Di sana, ia menjadi salah satu orang yang membongkar kasus suap dan akhirnya mengarah pada hukuman terhadap mantan Presiden Rafael Correa. Correa adalah presiden Ekuador dengan jabatan terlama yang dipilih secara demokratis, dari 2007 hingga 2017.
Latar belakangnya sebagai lulusan komunikasi dan jurnalistik di Cooperative University of Columbia juga mengantarnya ke dunia jurnalistik. Dua dekade lamanya ia bergerak dalam jurnalisme investigasi yang fokus menguliti korupsi di sektor minyak.
Lelaki asal Chimborazo ini berhasil mendapat dokumen program pengawasan pemerintah yang kemudian ia terbitkan sendiri. Beberapa tulisannya memperoleh kecaman hingga ancaman kematian karena publik menilainya sangat bermotif politik.
Karena kecaman tersebut, Villavicencio dihukum 18 bulan penjara pada 2013. Pada 2014 ia tercatat mengungsi ke masyarakat adat Amazon, yakni Sarayaku.

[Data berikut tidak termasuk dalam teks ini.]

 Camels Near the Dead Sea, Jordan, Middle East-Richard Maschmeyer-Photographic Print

Pada 2017 ia juga bersembunyi enam bulan sebelum meminta suaka politik di Peru. Akhirnya pada 2017 Correa mundur dari jabatannya dan Villavicencio pulang ke Ekuador.

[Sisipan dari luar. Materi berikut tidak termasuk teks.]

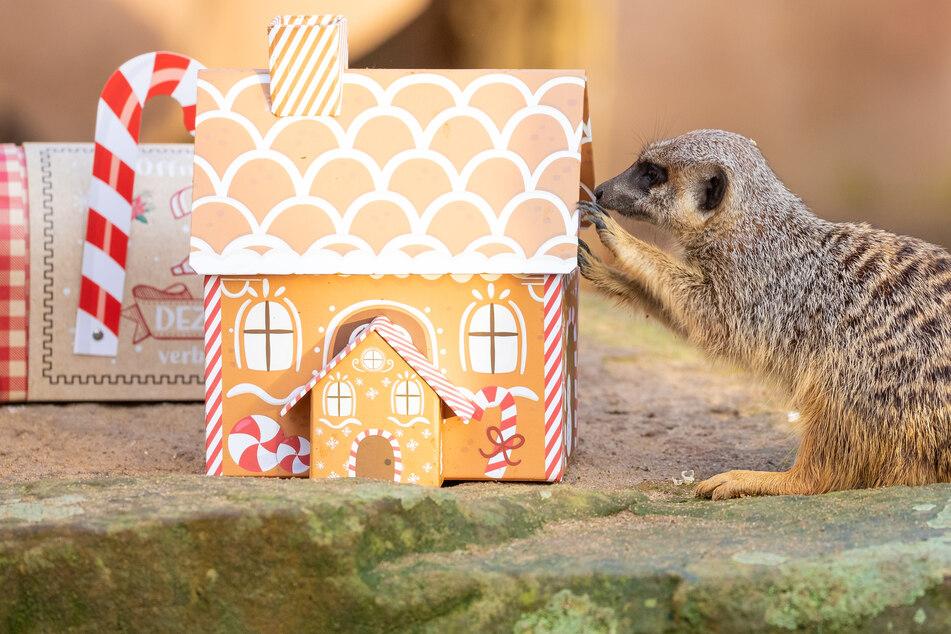 Ein Erdmännchen schaut sich im Erlebnis-Zoo Hannover neugierig ein Karton in Lebkuchenhaus-Optik an.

“Dia adalah sosok terkemuka di antara aktivis pergerakan sosial di Ekuador,” kata Mauricio Alarcón Salvador, Direktur Transparency International Ecuador pada NY Times.
Maju ke Politik
Tekadnya yang kuat untuk memerangi korupsi ini yang mengarahkannya ke politik. Pada 2021 ia berhasil memperoleh kursi di Majelis Nasional Ekuador. Namun jabatan ini bertahan hanya hingga Mei sebab badan legislatif dibubarkan oleh Presiden Guillermo Lasso, yang menghadapi proses pemakzulan atas tuduhan penggelapan.

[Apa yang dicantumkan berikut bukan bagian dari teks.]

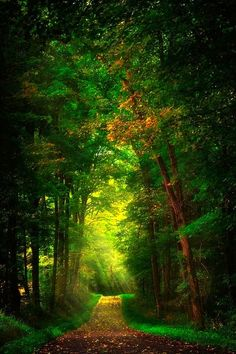 .Where will the way take me?..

Pembubaran parlemen ini memicu pemilu diadakan lebih awal di Ekuador. Akhirnya Villavicencio maju melalui partai Movimiento Construye dan membawa semangat anti-korupsi.
Jajak pendapat terbaru, Cedatos, meletakkan Villavicencio di posisi kedua, di bawah Luisa Gonzalez yang adalah sekutu mantan presiden Correa. Villavicencio beroleh 13% suara, sedangkan Gonzalez meraup 26,6% dukungan.
Sayangnya, ia meninggal sebelum memperoleh suara masyarakat Ekuador. Melansir Washington Post, kejadian penembakan capres ini terjadi saat ia akan masuk ke mobilnya setelah melakukan kampanye di Quito utara. Kepalanya tertembak beberapa kali, kemudian ia dilarikan ke klinik terdekat dan dinyatakan meninggal dunia.